No matter how many reversals he endured, Reinhardt used the bench to try to help the underdog. Just a few months ago, he called The Times to read a reporter a letter from a woman who had just been released from prison and who wanted to thank him for ruling in her favor.

Erwin Chemerinsky, dean of the law school at the University of California, Berkeley, said, “He was a giant not just on the 9th Circuit but within the law. He also was a judge with a particular vision of the law, based on enforcing the Constitution to protect people.”

Thomas Saenz, a former clerk under Reinhardt and president of the Mexican American Legal Defense and Educational Fund, called the judge a “powerful force for what is good and righteous in a court system that too often strays from the path of justice.”

Truthdig columnist Bill Blum added:

They don’t make judges like Reinhardt anymore, at least not on the left. Where others are timid and tentative, he was bold, innovative and completely unafraid. I got to know him not only from afar as an attorney interested in advancing civil rights and protecting civil liberties, but up close as a writer, penning a 2003 cover story about him for California Lawyer magazine, titled “The Last Liberal.” I closed that article with a quote from him that I will never forget:

“‘My theory about life,” Reinhardt told me, “is that we live in an evolutionary world—society progresses gradually toward enlightenment. But it doesn’t necessarily move in a steady line. There are up periods and down periods. The fact that we’re in a down period at the moment doesn’t mean that progress has stopped.”

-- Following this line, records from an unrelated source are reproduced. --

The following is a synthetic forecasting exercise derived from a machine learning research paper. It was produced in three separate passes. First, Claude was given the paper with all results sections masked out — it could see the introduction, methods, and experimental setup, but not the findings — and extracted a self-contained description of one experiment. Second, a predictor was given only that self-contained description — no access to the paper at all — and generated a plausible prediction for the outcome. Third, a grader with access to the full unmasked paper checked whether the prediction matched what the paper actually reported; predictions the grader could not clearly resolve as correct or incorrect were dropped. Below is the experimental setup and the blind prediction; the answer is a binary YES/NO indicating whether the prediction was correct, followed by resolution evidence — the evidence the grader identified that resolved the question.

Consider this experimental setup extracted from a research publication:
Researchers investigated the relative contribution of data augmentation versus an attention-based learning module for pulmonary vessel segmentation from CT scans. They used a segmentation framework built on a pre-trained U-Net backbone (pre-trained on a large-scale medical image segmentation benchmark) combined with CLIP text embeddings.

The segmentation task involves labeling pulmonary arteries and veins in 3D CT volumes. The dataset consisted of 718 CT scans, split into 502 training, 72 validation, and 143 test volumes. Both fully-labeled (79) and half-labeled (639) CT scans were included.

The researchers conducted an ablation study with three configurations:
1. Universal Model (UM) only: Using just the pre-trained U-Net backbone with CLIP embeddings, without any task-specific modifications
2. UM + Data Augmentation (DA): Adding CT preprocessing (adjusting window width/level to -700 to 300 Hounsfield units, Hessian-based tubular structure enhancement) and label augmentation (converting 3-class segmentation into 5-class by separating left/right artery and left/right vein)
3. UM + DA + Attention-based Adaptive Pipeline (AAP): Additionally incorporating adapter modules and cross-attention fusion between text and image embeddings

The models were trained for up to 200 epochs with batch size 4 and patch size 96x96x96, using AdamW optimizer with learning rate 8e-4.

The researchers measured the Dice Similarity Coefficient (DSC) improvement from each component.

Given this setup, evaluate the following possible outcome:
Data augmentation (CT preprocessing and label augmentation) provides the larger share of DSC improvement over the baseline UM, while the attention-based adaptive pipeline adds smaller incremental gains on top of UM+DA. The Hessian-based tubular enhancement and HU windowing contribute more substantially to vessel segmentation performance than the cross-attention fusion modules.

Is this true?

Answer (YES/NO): NO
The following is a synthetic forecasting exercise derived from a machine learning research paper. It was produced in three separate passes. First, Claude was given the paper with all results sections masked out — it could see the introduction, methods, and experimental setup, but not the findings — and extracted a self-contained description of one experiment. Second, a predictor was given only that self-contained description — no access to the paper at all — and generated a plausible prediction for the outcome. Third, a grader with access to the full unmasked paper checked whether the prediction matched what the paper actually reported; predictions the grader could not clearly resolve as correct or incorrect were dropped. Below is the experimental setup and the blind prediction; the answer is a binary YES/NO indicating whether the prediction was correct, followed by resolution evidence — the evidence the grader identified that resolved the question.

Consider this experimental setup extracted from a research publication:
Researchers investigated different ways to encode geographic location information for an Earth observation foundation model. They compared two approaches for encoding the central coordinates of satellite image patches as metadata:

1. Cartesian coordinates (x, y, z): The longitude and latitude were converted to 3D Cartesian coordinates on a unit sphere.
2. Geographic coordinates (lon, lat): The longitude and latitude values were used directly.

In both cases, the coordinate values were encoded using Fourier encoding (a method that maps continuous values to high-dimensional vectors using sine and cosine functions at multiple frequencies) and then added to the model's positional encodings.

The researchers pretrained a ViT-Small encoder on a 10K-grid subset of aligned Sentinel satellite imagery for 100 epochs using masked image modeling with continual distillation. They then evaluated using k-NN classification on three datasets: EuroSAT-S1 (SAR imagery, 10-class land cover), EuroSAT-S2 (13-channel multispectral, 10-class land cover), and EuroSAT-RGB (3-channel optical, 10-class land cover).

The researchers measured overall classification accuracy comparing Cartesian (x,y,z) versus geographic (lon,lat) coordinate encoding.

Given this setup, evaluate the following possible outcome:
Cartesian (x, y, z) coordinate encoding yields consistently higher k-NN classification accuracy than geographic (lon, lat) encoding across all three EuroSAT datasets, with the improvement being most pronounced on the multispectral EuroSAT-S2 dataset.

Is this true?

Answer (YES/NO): NO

I may be a little naive, but even after all these years, I still agree with him. The great tragedy now is not only that Reinhardt has passed away, but that Donald Trump will get to name his successor.

Reinhardt was openly critical of the Trump administration. In 2017, when the 9th Circuit refused to rehear the travel ban case, he said, “I am proud to be a part of this court and a judicial system that is independent and courageous, and that vigorously protects the constitutional rights of all, regardless of the source of any efforts to weaken or diminish them.”

Reinhardt also spoke against the Trump administration for deporting a coffee farmer who had built a business in Hawaii.

In an opinion published by the 9th Circuit Court of Appeals in May 2017, Reinhardt wrote, “President Trump has claimed that his immigration policies would target the ‘bad hombres.’ The government’s decision to remove [Andres] Magana Ortiz shows that even the ‘good hombres’ are not safe.”